I have found a slightly lesser known ability for airstones. When placed in an appropriate area your disc type airstones work well to eliminate a dead spot by forcing water to move in areas where you currents simply don't want to reach. It can be a cheaper alternative to a power head, if not a little less effective. Down the road I may replace the air stone + air machine with a power head due to it being more effective.


----------



## Bongox3 (May 11, 2013)

I believe it's all about what happens at the surface. Airstones, as mention, do help with current and movement in dead spots. Which is great...The small bubbles, while under water, however do little to provide oxygen.
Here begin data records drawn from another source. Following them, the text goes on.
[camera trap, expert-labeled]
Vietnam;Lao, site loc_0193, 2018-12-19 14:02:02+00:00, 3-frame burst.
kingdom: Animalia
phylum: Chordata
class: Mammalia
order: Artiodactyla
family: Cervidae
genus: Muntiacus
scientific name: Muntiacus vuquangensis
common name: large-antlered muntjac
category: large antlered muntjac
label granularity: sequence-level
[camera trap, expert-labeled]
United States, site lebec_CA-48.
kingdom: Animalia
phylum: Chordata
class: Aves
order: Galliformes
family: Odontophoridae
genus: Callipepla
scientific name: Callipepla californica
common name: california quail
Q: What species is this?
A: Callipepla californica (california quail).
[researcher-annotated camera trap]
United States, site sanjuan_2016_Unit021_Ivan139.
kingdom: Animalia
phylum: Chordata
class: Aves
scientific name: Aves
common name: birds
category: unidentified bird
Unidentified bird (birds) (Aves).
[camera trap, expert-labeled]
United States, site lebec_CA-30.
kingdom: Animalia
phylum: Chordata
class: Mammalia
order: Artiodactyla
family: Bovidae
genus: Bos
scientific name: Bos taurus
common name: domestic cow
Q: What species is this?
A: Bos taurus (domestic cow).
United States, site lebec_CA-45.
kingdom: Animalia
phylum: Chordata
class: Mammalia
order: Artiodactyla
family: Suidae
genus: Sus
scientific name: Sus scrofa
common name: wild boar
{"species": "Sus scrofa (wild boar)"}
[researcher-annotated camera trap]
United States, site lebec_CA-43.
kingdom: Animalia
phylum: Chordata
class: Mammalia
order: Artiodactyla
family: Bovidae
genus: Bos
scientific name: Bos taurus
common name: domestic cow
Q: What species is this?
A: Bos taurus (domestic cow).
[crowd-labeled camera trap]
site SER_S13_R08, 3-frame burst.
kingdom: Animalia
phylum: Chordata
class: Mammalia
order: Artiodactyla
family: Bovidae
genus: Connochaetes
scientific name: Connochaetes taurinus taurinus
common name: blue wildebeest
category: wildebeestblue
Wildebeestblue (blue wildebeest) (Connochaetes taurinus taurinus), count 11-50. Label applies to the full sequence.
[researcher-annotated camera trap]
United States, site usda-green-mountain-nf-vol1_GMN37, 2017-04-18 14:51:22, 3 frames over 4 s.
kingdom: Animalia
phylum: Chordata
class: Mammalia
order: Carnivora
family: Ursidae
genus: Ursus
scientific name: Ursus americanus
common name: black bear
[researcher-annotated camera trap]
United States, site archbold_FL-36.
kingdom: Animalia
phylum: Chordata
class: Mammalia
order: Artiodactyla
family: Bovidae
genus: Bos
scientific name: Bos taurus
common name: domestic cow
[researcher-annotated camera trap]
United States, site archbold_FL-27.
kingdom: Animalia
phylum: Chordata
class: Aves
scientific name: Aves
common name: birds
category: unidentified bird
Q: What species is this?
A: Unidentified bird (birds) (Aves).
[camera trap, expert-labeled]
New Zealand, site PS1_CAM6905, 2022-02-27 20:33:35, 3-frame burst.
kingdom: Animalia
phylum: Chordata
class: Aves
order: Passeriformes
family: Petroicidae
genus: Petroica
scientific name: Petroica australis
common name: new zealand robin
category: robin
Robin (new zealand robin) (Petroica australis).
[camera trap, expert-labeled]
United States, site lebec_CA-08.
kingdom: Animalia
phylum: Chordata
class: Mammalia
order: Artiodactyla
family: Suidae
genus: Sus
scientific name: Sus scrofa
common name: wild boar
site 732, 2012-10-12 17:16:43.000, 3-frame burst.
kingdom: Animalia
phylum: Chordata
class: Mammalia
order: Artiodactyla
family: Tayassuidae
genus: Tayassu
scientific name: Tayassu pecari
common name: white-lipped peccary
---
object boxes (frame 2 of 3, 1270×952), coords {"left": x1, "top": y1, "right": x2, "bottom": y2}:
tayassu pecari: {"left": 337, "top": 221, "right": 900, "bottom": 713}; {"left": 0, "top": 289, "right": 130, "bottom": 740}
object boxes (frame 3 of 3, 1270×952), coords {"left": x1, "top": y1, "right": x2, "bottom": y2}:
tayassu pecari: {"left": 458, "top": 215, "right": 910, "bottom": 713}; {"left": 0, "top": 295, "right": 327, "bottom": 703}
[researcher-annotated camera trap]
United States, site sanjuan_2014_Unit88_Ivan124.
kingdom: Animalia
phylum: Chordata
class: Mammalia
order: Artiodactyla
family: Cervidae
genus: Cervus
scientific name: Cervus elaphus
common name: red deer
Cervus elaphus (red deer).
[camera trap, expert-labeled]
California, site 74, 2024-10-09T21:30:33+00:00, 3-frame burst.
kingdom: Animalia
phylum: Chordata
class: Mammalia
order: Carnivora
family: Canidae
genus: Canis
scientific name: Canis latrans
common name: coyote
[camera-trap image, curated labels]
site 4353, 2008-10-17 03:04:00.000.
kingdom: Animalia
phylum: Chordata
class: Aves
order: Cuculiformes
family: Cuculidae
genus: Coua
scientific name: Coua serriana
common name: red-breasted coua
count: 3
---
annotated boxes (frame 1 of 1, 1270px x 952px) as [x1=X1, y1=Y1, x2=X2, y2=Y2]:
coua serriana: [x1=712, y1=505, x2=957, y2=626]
They, at that point, just look neat and of course move water.... But all gasses, co2, oxygen, etc rise to the surface of water in tanks...the rupture of the bubbles at the surface produces surface agitation that helps with the expulsion of co2 which can be harmful to fish in great amounts ( but also promotes plant growth )... Additionally, those of us with hooded tanks, benefit from the additional movement and release of stagnant air between the glass top and water's surface. For this reason, the more surface agitation, the more oxygen becomes present as it is circulated under water by its pull and eventually drawn up top prompting the increase of release of other gasses such as co2... So for aeration, a powerhead and/or spray bar positioned correctly is superior - but if in a planted tank the on going rapid release of co2 (which was recently pointed out to me here at TFK) may negate it being supplemented in traditional co2 setups.... So as far as surface agitation, you just got to play with it, till it meets the needs of all the living organisms in ur tank....some fish do like more stagnant environments like swamps thus benefitting from airstones solely...other enjoy faster currents commonly assoc with streams and rivers...thus power heads.....


----------